The Moanalua High School senior played Carnegie Hall - along with about 100 of her band-mates - in yesterday's annual Ensemble Debut Series.
After the performance, she could hardly hold back tears.
"It was more than I ever expected," the cellist said. "It was really, really, really awesome."
Moanalua's symphony orchestra played in the Carnegie series along with the semipro New York Symphonic Ensemble and the Greater Miami Youth Ensemble.
It was an encore performance for Moanalua, which in 1988 became the first high school orchestra to be invited to Carnegie.
The high school also represented the United States in the 2004 International Band Festival in Japan.
After Moanalua performed yesterday, the orchestra got a minutes-long standing ovation.
Their performance included "Honolulu City Lights" and Mendelssohn's Violin Concerto in E Minor.
"It was so much more than what I thought Carnegie would be like," said Im Young Park, the concertmaster and a Moanalua senior, who played a violin solo in the concerto that lasted about seven minutes.
"It was amazing."
Moanalua brought a Hawaiian flare with them to New York, with students wearing orchid blossoms.

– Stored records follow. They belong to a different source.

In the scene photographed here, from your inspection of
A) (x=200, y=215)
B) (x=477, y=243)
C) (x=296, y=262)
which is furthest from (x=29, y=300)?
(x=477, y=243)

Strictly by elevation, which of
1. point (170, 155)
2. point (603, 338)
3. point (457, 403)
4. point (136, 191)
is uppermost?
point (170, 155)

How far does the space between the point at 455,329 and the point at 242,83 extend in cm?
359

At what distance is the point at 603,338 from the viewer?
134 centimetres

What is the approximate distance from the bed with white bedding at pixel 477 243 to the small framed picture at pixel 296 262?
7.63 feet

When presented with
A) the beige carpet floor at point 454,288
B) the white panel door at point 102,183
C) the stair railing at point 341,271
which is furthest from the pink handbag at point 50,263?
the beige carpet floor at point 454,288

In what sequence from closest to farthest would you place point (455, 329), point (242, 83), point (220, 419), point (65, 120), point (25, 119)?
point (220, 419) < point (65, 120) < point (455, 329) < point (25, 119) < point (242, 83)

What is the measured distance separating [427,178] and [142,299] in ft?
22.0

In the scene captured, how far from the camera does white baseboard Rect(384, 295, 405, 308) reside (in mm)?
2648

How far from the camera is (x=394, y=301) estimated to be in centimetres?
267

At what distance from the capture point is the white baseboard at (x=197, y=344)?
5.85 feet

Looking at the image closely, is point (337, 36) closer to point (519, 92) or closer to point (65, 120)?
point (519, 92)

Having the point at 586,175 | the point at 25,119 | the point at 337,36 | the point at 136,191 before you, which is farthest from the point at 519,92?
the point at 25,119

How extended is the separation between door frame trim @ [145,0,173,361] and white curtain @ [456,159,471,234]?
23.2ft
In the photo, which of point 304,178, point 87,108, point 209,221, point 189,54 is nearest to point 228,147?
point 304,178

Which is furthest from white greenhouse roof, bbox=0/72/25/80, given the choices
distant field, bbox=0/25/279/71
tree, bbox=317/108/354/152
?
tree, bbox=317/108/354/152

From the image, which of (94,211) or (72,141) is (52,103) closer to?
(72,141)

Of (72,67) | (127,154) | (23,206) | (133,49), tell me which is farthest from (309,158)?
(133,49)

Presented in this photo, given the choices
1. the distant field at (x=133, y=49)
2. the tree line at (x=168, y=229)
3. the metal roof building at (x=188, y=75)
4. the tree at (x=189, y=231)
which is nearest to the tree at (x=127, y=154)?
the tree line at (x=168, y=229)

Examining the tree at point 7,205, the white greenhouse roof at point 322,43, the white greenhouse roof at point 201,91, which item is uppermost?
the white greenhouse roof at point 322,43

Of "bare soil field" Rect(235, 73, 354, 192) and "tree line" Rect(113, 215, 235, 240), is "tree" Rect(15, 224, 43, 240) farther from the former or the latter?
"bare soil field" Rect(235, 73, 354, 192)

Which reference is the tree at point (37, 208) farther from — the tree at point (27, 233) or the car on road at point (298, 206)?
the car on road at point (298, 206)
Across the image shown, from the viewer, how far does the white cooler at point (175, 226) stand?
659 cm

The group also brought orchid leis for Carnegie officials.
"This whole thing is surreal for me," said Eric Thong, a cellist and Moanalua High senior. "Even after we hit that final note, I just couldn't believe we were doing this."

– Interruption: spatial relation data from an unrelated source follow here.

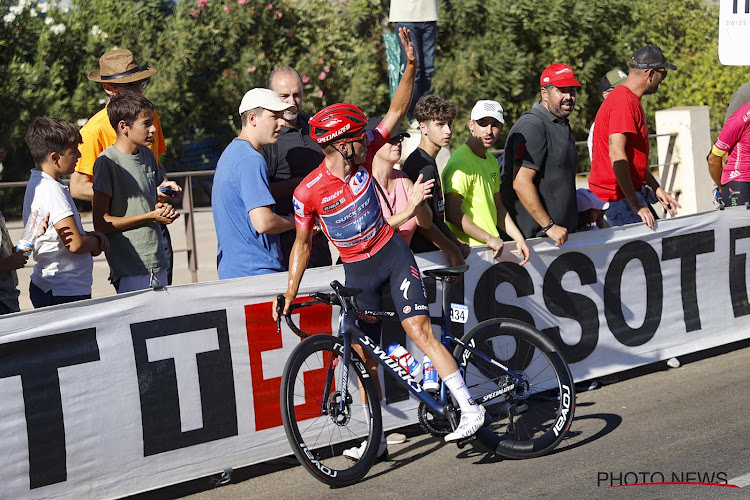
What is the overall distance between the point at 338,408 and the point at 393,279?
78 cm

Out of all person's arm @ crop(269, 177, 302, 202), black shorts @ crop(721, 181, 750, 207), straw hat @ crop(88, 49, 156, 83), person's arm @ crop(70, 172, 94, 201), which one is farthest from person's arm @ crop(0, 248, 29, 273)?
black shorts @ crop(721, 181, 750, 207)

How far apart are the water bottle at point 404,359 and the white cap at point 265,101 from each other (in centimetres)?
157

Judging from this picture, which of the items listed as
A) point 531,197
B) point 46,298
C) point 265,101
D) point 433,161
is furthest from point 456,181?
point 46,298

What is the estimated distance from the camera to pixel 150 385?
211 inches

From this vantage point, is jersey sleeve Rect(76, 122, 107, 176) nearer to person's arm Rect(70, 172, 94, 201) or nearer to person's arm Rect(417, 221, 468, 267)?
person's arm Rect(70, 172, 94, 201)

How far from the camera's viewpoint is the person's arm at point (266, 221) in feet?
18.9

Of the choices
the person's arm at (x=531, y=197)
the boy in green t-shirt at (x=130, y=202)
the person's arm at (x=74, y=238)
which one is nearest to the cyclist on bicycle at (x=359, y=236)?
the boy in green t-shirt at (x=130, y=202)

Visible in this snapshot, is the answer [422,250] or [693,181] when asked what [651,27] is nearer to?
[693,181]

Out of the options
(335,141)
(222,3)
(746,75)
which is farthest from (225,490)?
(746,75)

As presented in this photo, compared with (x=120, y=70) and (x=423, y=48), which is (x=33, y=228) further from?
(x=423, y=48)

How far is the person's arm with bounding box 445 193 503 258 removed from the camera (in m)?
6.71

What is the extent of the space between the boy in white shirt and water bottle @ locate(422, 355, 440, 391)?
6.58 feet

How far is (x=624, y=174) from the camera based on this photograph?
7676mm

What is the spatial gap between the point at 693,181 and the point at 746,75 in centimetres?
635
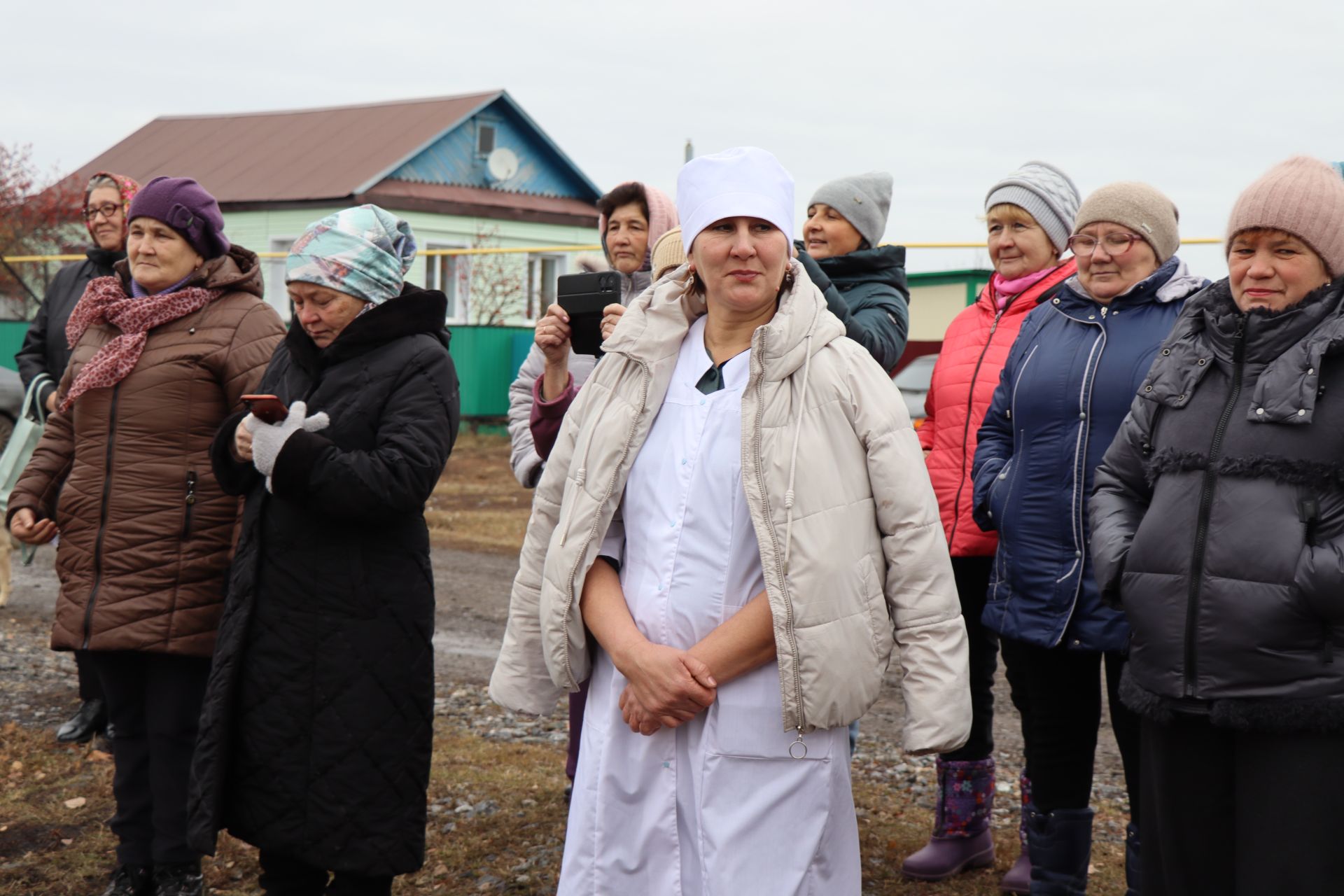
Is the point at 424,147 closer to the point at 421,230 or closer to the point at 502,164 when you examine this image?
the point at 421,230

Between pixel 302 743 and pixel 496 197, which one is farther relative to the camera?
pixel 496 197

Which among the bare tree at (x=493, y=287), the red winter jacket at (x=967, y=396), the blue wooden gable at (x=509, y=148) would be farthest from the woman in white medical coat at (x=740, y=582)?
the blue wooden gable at (x=509, y=148)

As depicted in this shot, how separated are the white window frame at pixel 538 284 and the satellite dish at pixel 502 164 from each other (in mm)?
2843

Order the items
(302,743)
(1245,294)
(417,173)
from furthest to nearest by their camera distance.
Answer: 1. (417,173)
2. (302,743)
3. (1245,294)

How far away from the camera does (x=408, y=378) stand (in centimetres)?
361

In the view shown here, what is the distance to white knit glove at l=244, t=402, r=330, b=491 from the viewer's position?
134 inches

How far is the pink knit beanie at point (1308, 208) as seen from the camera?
2.90 m

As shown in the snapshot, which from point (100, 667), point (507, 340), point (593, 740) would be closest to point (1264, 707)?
point (593, 740)

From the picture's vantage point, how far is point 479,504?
44.9 ft

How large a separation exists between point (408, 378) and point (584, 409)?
2.50 ft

He also said that after the school's performance, as they were receiving a standing ovation, members of the audience yelled, "Good job, Hawaii!"
The three orchestra members said preparing to play Carnegie was a grueling experience.
At first there were only practices during school, but the group was soon practicing after school and during weekends.
All this as the students were also preparing for midterm exams, Thong said.
"The practices were hard," Park added, "but we came through for everyone."
The orchestra arrived in New York for the performance on Thursday. From New York the students will go to Washington, D.C., where they will take in some sights and, Thong said, be able to have some fun without worrying about a big performance.